2016–2018: A landmark victory and a domino effect
With the core provision gone, our association (ODE “Źródła”) won a landmark case: in December 2016 the Łódź WSA ruled that using our 4.5-hectare forest for hunting was fundamentally incompatible with our statutory mission (humane protection of animals). This precedent was the first of its kind in Poland and opened the way for other landowners across the country. Following our victory, administrative courts went on to issue around 150 further judgments excluding private plots from hunting districts.
In 2018 Parliament put Article 27 back into the law in almost the same form. The “new” rules introduced a formal step for owners to submit comments on draft district maps — but those comments are non-binding. In practice, authorities across the country rejected hundreds of owner submissions; the new maps were adopted anyway.
2019–2022: Deadlines stretched, old problems return
Parliament repeatedly extended the validity of the old districts (first to 2021, then to 2022), despite the 2014 constitutional ruling. By spring 2022, all provinces had adopted new district maps. Our forest was again placed inside a hunting district. We filed formal comments (ignored), then challenged the by-law in court. On 7 July 2022 the Łódź WSA dismissed our case, reasoning that we had not shown “special characteristics” of the land that would make hunting incompatible - as if the only thing that mattered were physical features of the forest, not the owners’ mission and convictions.
The 2018 amendment also created a narrow pathway for natural persons: an individual owner can file, in person before the County Governor (starosta), a declaration banning hunting on their plot. This option does not remove the land from the district, and it is unavailable to legal persons such as associations or foundations. In practice, NGOs and companies cannot protect their land the way individual citizens can - a disparity the Ombudsman has criticised.
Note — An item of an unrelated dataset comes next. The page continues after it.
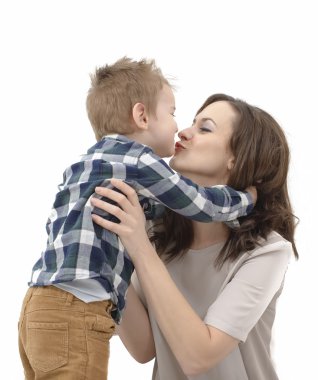 genç anne küçük çocukları öpüşme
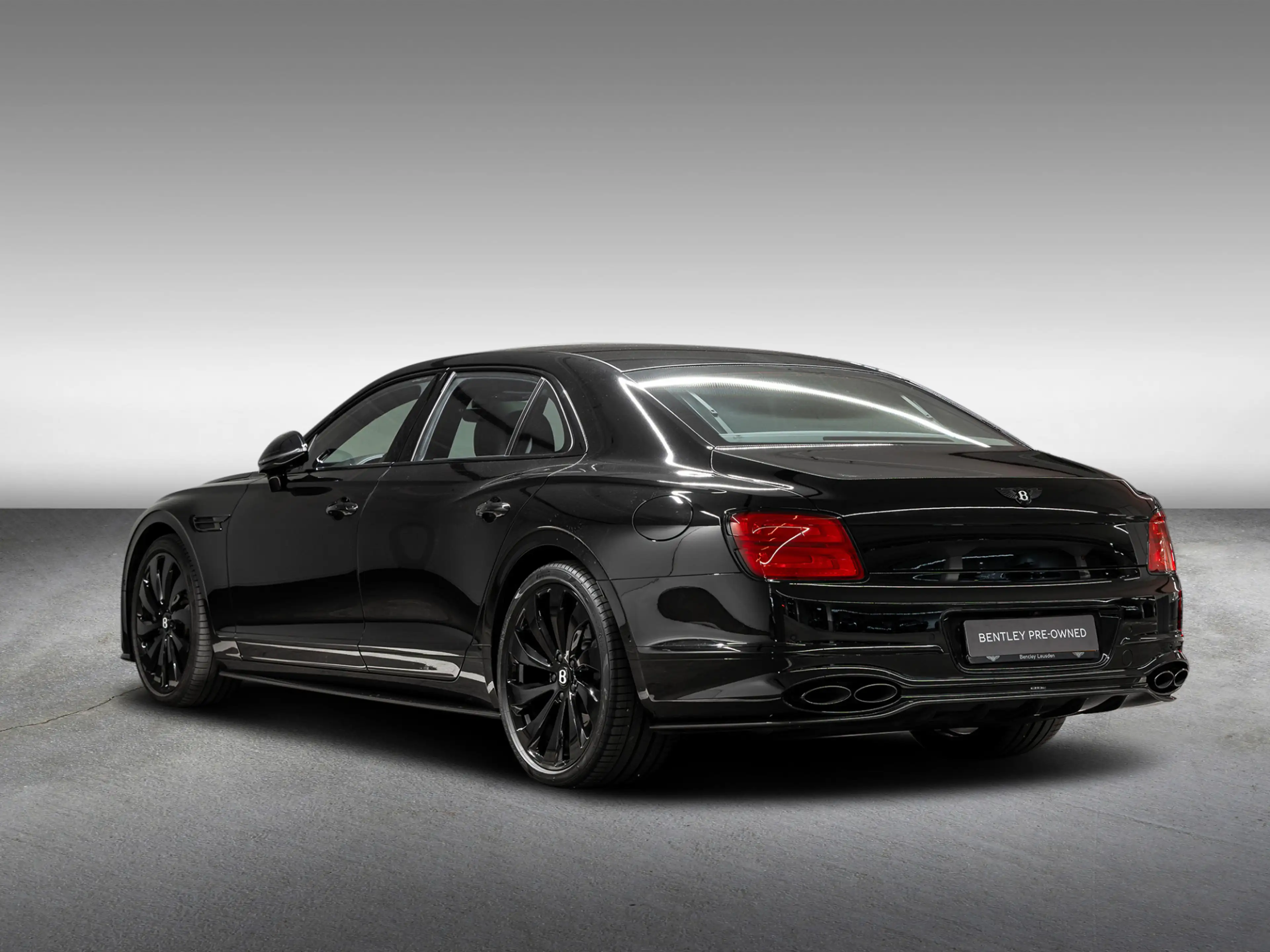 Bentley Flying Spur Azure Hybrid |Touring Spec|NAIM|Rotating — photo 6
October 2025: Our cassation appeal
We brought a cassation appeal to the Supreme Administrative Court (NSA). Our case is unique: it is the first to directly combine the right to property with the freedom of conscience of an organisation dedicated to protecting animals. Forcing an animal-protection NGO to tolerate the killing of animals on its own property conflicts with the very purpose for which the property is owned and used.
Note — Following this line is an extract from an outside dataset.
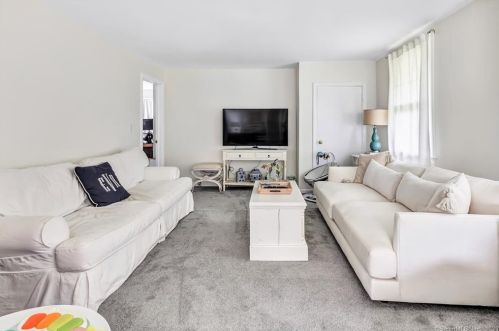 291 Rowayton Ave, Norwalk CT 06853-1628 exterior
The outcome will matter beyond our forest. Several owners - individuals and a company - have already taken similar cases to the European Court of Human Rights. But our case before the NSA is the only one in which an animal-protection association argues that compelled hunting violates not just ownership, but also its core values and mission. It may therefore set an important precedent for aligning Polish practice with European human-rights standards and with the Constitutional Tribunal’s 2014 ruling.
Transparency matters — and so does impartiality
One more problem surfaced along the way: opacity. In Poland, only members of PZŁ (and, in practice, paying hunting tourists) can kill wild animals in the form of hunting. There is no public register of PZŁ members, so citizens cannot verify whether decision-makers: MPs, ministers, police officers, even judges - are hunters. In our case, one judge listed for our NSA panel turned out to be a PZŁ member; after a motion for recusal, he was excused from the case. Whatever the law says, justice must also be seen to be done.
What we want to change
We believe landowners - including NGOs - must have a meaningful, legally effective way to exclude their property from hunting districts, or at least to veto hunting on their land without jumping through impractical hoops. Authorities must also actually consider owners’ comments when drawing district maps. Finally, the public needs transparency about who is a hunter when laws and decisions concerning hunting are made.
After the NSA hearing on 7 October 2025, we will update this page with the outcome and next steps.